Archives For Human Resources

circulation diagram with title

Even if you’re not actively job hunting, reading job ads is a great way to prepare for the next step in your career.

Job postings convey a whole lot of information: what you’d do on the job, the experience and knowledge the hiring manager wants in a candidate, and (ideally) a sense of the organization and working environment. You can also get a great feel for current trends in librarianship.

This Library Lost & Found series dissects job ads for library leadership positions. We analyze library job postings from the perspective of building your career. We’re also interested in how to write a great job description that will attract the best candidates.

Today I’m analyzing a job posting for a Senior Librarian for San Mateo County Libraries* in California.


Senior Librarian is an unusual job title for public libraries, and it’s part of what drew me into this posting. I wanted to know if this job had leadership responsibilities – or if it was a specialist in library services for senior citizens.

It’s the former: this is a managerial role. The posting explains that the senior librarian is at the “front-line supervisory level in the librarian series.” It sounds like this librarian is responsible for internal management in a library branch – supervising staff, managing service desks, and leading projects.

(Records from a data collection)
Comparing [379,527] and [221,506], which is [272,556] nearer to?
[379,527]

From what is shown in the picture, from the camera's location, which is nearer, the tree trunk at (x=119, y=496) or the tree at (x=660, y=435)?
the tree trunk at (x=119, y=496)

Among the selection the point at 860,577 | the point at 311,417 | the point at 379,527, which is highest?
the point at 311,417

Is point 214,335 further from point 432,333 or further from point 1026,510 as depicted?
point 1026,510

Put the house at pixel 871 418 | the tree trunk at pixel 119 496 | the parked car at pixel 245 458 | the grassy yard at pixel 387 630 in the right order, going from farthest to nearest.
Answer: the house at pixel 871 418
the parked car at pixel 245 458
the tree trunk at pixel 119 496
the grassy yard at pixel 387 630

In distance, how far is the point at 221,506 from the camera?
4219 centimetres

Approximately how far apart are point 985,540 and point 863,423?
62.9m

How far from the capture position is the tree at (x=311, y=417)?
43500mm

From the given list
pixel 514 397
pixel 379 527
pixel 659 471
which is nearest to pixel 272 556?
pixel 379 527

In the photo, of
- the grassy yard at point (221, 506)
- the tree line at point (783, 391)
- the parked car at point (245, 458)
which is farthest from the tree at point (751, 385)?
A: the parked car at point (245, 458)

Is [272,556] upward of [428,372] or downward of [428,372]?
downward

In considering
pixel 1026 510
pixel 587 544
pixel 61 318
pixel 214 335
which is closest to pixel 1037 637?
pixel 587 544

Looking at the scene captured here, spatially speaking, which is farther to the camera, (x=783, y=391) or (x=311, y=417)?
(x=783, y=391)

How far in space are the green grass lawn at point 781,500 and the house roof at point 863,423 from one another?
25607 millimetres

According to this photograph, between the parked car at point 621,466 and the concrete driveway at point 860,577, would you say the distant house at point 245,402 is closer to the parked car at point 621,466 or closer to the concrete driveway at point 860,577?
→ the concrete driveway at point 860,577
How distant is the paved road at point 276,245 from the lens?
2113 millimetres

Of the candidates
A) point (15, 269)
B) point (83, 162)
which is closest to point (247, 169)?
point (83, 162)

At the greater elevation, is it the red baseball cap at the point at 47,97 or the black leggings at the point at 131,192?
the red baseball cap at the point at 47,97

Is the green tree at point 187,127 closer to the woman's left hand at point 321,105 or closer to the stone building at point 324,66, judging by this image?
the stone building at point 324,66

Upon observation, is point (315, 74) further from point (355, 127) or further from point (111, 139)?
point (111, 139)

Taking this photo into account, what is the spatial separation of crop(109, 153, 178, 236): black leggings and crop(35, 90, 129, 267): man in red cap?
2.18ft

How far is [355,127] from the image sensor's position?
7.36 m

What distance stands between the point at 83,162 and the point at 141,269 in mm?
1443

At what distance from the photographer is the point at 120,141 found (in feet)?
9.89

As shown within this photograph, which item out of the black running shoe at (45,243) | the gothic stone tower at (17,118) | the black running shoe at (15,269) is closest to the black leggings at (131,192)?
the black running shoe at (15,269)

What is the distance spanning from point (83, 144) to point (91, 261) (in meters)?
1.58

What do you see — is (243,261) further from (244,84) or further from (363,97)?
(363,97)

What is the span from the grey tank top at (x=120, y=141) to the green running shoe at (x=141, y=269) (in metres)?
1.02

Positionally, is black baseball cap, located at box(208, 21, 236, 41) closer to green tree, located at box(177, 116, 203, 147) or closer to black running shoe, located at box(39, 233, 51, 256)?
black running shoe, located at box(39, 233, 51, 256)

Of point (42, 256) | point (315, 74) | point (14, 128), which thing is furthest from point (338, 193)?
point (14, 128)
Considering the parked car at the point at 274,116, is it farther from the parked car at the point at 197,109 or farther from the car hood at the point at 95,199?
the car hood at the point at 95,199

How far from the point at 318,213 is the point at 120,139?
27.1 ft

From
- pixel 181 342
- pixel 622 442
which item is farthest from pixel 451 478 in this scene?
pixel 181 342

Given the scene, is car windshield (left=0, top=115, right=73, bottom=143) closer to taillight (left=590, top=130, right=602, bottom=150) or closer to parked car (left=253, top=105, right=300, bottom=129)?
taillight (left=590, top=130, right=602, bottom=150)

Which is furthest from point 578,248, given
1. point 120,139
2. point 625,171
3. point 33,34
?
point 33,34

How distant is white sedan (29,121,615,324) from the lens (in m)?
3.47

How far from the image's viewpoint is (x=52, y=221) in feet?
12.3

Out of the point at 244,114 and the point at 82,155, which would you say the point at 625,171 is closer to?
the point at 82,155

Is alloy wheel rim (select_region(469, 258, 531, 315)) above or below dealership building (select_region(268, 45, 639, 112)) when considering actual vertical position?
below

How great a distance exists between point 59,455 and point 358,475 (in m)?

Problems to work on
**a.** In the post on library job ads, condense the paragraph that begins "Job postings convey a whole lot of information" into a short bulleted list that keeps its main points.
**b.** Write the next few paragraphs of the post analyzing the Senior Librarian job ad from San Mateo County Libraries, picking up after its final sentence.
These entries have no role in what is asked here.

Answers for the exercise
**a.**
Job postings reveal:
- what you'd do on the job
- the experience and knowledge the hiring manager wants in a candidate
- ideally, a sense of the organization and its working environment
- a feel for current trends in librarianship

**b.**
This person reports to a branch manager, who would take care of external management and administrative responsibilities like budgeting and strategic planning.

Job Duties

Management of staff is the first responsibility listed for this job ad. I really appreciate this realistic assessment of how much time it takes to manage people well. I’m also charmed that they include “mentor” as a responsibility in the management bullet point. This tells me that SMCL values a culture of learning and development.

I like the inclusion of “excellent customer service.” This tells me that the library has a user-centric philosophy, which is a huge plus in my book.

Several of the responsibilities center around providing input to the branch manager as they work on the budget and strategic plan. This job would be a great opportunity to develop the skills needed to take on an even greater leadership role.

Also of note: this position is required to create and implement new programs. That shows a dynamic, evolving organization and a need for candidates to be innovative.

When looking at the job duties in a posting, it’s important to read with an open mind. You can be a great candidate despite not having direct experience doing 100% of the job tasks listed. The hiring manager writes a dream list of everything they want. Candidates will come in the door with strengths and weaknesses in those areas, but very few people will be strong in every single area on the wish list.


There’s a hard requirement for an ALA-accredited MLS. After that, they take an interesting approach to experience required, saying:

Any combination of experience that would likely provide the required knowledge, skills, and abilities is qualifying. A typical way to qualify is three years of experience as a librarian, or a combination of library and supervision experience.

That’s a great way to phrase the requirements. It’s flexible, but also gives a good idea of what they need in the position.

The specifics are divided into knowledge and skills/abilities. I would guess that you could demonstrate knowledge through things like MLS classes or reading up on current trends. The skills/abilities, however, would most likely need to be backed up through on-the-job experience.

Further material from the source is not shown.